Is this article on "Why Aren't There More Woman Sci-Fi Writers?" as condescending as it looks from here? (The author is male, of course.) (And besides that it should be "SF", not "sci-fi", shouldn't it be "women", or better yet "female", rather than "woman"?)
First it tries to excuse poorer review coverage of SF books by women by saying they write fewer of them, but since women write more of the fantasy than they do of the SF proper, the article fails by not matching that up to the coverage of the review surveys. If women only write 1/4 of SF proper, then it makes sense that the SF proper coverage of a review magazine would be only 1/4 women. But is the survey talking just about SF or about SF/F? The article doesn't say.
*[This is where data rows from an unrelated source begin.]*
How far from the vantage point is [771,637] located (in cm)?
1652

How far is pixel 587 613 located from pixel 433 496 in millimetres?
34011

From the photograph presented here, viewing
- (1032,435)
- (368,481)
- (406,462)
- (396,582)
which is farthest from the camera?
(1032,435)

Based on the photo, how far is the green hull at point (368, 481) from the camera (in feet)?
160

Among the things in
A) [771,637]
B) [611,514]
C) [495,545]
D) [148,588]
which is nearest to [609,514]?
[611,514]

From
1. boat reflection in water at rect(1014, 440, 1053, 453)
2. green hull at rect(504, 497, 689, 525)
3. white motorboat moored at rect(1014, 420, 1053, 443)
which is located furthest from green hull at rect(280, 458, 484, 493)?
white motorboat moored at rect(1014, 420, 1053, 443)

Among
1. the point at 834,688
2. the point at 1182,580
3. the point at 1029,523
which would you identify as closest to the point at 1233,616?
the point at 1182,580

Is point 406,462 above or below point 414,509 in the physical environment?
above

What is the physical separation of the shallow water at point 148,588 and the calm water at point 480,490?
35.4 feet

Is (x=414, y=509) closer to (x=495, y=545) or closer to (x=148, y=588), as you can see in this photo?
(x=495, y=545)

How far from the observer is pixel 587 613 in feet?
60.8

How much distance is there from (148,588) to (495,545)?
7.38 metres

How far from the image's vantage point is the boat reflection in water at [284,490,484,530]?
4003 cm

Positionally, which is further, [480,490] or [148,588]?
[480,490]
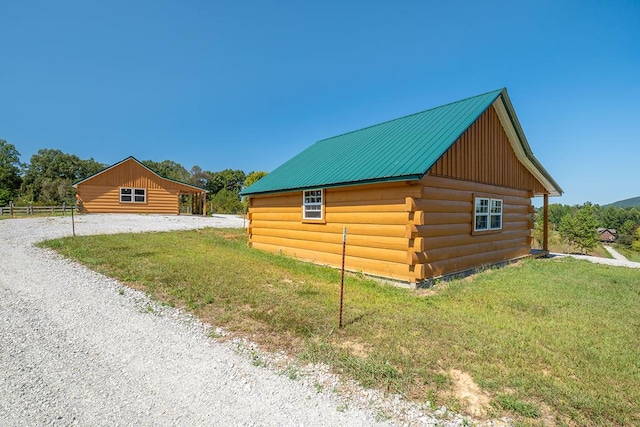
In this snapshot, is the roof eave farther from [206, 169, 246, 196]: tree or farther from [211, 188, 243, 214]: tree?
[206, 169, 246, 196]: tree

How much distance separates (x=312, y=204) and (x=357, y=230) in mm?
2276

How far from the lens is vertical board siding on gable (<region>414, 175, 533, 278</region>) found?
338 inches

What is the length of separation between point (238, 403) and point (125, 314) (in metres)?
3.52

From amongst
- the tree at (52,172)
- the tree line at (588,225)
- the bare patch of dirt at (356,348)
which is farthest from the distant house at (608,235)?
the tree at (52,172)

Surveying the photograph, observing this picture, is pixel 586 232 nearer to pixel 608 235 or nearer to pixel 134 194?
pixel 134 194

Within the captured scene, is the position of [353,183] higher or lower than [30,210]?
higher

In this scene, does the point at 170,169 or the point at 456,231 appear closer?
the point at 456,231

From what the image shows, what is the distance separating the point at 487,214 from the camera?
1109 centimetres

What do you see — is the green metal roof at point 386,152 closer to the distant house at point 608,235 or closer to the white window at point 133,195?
the white window at point 133,195

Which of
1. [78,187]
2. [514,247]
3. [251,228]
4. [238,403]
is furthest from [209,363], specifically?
[78,187]

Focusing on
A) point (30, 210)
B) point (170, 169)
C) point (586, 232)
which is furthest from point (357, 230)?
point (170, 169)

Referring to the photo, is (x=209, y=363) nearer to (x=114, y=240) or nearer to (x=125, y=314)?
(x=125, y=314)

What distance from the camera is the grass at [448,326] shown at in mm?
3537

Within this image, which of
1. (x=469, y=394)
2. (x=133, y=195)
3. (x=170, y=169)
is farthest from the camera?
(x=170, y=169)
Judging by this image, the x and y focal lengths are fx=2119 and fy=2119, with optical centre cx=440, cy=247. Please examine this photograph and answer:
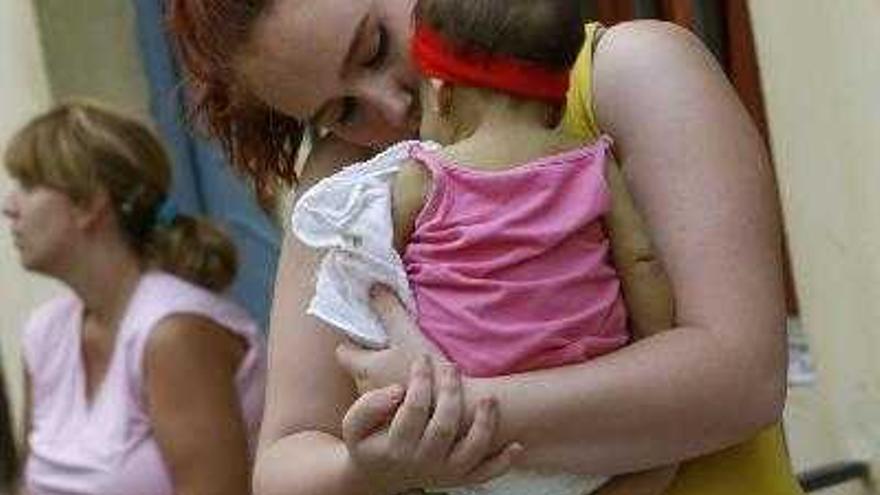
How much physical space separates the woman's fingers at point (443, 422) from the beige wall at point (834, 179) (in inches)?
81.5

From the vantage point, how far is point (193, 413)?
4379 millimetres

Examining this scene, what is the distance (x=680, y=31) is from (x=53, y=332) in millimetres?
2878

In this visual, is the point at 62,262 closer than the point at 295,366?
No

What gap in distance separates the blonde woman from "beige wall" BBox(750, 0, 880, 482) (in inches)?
47.8

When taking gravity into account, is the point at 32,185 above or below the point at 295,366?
below

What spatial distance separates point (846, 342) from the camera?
14.4ft

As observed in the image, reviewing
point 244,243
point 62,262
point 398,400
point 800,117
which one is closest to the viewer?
point 398,400

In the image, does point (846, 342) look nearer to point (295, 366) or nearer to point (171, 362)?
point (171, 362)

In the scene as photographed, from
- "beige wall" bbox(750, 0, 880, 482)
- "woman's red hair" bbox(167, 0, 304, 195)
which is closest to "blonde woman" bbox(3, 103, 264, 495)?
"beige wall" bbox(750, 0, 880, 482)

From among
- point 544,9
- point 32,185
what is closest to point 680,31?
point 544,9

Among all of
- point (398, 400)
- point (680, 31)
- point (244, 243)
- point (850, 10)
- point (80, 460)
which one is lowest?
point (244, 243)

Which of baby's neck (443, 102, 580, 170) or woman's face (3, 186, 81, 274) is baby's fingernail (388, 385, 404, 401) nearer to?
baby's neck (443, 102, 580, 170)

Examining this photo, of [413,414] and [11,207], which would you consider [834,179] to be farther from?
[413,414]

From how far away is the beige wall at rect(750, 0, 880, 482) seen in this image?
13.3 ft
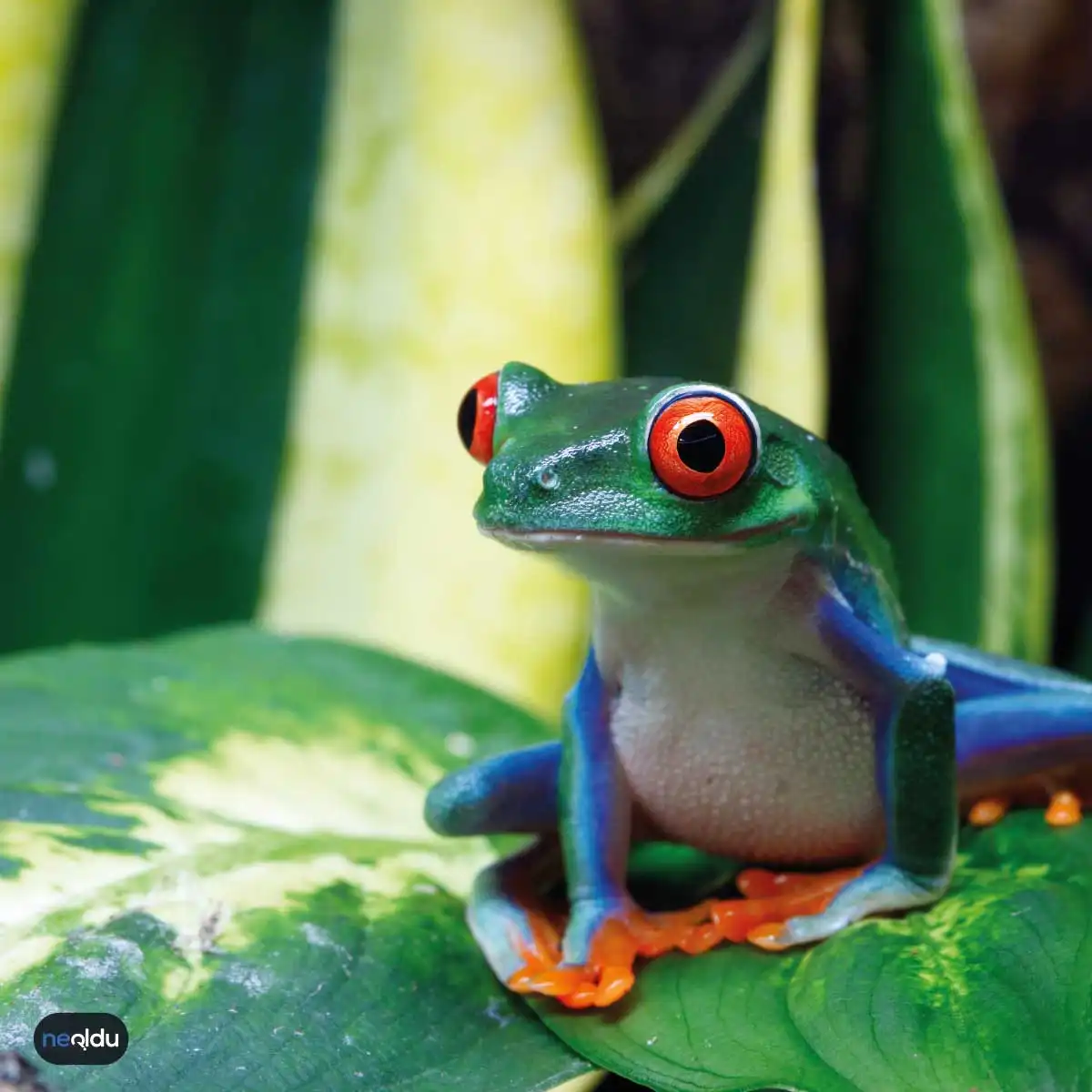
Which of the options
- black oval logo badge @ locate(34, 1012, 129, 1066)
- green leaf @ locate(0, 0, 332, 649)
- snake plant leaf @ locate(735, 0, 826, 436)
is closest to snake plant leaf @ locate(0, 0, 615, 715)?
green leaf @ locate(0, 0, 332, 649)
Then it tries to explain the sex-ratio differential between SF and F by attempting to say that women are less geeky than men. First, it means less nerdy, not less geeky. Second, it fudges the distinction between less nerdy and fewer nerds. Third, it disappears the prominent female nerds. Fourth, by acknowledging that epic Martinesque fantasy can be just as labyrinthine as hard sf (it actually uses the words "hard sci-fi", a combination I don't think I've heard before), it implies that women shouldn't worry their pretty little heads about scientific details. And last, it seems actually to say outright that women are "casual fans", not "hardcore". Which is ridiculous, if you've been to any hardcore fandoms in the last, oh, thirty years or more.
Then, despite trying to acknowledge that not all SF is like this, it paints a picture of hard SF as if it were all still being written by Hugo Gernsback. Oh, please. And even if you want to toss out people like Le Guin and Connie Willis as too "soft" (or "humanist" in genre terminology), can you write about women and hard sf - the real kind, with spaceships and battles and at least a veneer of scientific literacy (not that Le Guin isn't fabulously literate in the sciences she uses) - without mentioning, at the very least, Lois Bujold?
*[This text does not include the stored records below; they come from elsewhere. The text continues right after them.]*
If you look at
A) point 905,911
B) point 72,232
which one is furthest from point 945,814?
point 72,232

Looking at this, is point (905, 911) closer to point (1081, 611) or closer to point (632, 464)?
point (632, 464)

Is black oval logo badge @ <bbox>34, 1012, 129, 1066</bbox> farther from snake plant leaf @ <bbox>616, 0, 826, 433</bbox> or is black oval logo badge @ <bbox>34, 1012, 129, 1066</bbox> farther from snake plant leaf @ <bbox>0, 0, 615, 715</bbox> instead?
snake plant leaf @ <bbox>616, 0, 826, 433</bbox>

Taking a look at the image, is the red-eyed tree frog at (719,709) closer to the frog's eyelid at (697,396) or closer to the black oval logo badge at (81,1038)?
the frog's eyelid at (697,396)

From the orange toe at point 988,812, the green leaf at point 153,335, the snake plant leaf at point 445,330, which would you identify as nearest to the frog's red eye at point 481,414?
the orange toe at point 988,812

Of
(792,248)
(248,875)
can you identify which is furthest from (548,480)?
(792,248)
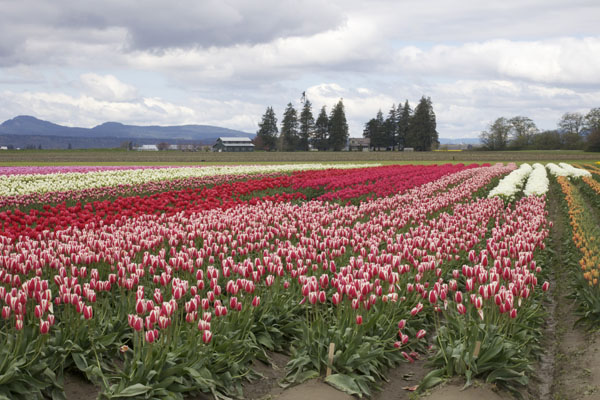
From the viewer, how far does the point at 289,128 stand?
121562 mm

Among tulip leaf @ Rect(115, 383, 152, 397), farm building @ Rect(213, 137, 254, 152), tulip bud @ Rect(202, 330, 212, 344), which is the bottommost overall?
tulip leaf @ Rect(115, 383, 152, 397)

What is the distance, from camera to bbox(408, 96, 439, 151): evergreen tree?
113m

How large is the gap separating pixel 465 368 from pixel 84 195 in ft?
53.8

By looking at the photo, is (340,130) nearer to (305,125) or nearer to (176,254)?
(305,125)

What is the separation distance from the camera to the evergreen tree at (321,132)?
384 feet

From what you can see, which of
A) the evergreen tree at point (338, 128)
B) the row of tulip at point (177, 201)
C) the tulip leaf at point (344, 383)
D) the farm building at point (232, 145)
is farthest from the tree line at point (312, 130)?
the tulip leaf at point (344, 383)

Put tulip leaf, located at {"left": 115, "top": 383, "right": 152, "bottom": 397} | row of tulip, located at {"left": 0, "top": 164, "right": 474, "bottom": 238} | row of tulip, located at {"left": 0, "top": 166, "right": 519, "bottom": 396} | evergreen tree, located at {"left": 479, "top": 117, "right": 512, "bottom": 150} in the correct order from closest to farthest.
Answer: tulip leaf, located at {"left": 115, "top": 383, "right": 152, "bottom": 397} → row of tulip, located at {"left": 0, "top": 166, "right": 519, "bottom": 396} → row of tulip, located at {"left": 0, "top": 164, "right": 474, "bottom": 238} → evergreen tree, located at {"left": 479, "top": 117, "right": 512, "bottom": 150}

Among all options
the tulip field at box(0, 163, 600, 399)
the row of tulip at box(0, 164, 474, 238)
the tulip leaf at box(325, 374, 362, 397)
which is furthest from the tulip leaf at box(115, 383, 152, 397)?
the row of tulip at box(0, 164, 474, 238)

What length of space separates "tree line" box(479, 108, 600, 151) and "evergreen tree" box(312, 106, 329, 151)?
33326 millimetres

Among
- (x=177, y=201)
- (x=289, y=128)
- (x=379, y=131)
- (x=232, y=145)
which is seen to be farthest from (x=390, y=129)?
(x=177, y=201)

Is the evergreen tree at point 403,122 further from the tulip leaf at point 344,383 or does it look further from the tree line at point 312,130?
the tulip leaf at point 344,383

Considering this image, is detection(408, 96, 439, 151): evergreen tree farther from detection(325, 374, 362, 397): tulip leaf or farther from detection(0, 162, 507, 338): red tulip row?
detection(325, 374, 362, 397): tulip leaf

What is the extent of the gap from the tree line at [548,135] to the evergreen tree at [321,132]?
3333 centimetres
Then he writes, "The most popular and respected authors also tend to be male, as China Miéville, Neil Gaiman, and Brandon Sanderson can attest." (Sanderson, really? Has he risen that far, that fast? I found his first novel nonsensical and never tried any more.) It doesn't mention that they're all, with Miéville as an only partial exception, far more fantasy writers than SF. But later on he writes, "The three most successful fantasy authors of the past decade—J.K. Rowling, Suzanne Collins, and Stephenie Meyer—are women." How exactly does successful not equal popular, and are you trying to say these women's work is not respected? Because, well, by some it isn't. And is that supposed to be because they're women?